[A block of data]
• • •

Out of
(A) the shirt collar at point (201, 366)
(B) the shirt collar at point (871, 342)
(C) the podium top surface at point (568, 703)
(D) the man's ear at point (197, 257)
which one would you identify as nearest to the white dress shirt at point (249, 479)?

• • •

BRIEF>
Please copy the records above line for line, with no changes.

ANSWER TO THIS PROBLEM>
Out of
(A) the shirt collar at point (201, 366)
(B) the shirt collar at point (871, 342)
(C) the podium top surface at point (568, 703)
(D) the man's ear at point (197, 257)
which one would you identify as nearest to the white dress shirt at point (249, 479)?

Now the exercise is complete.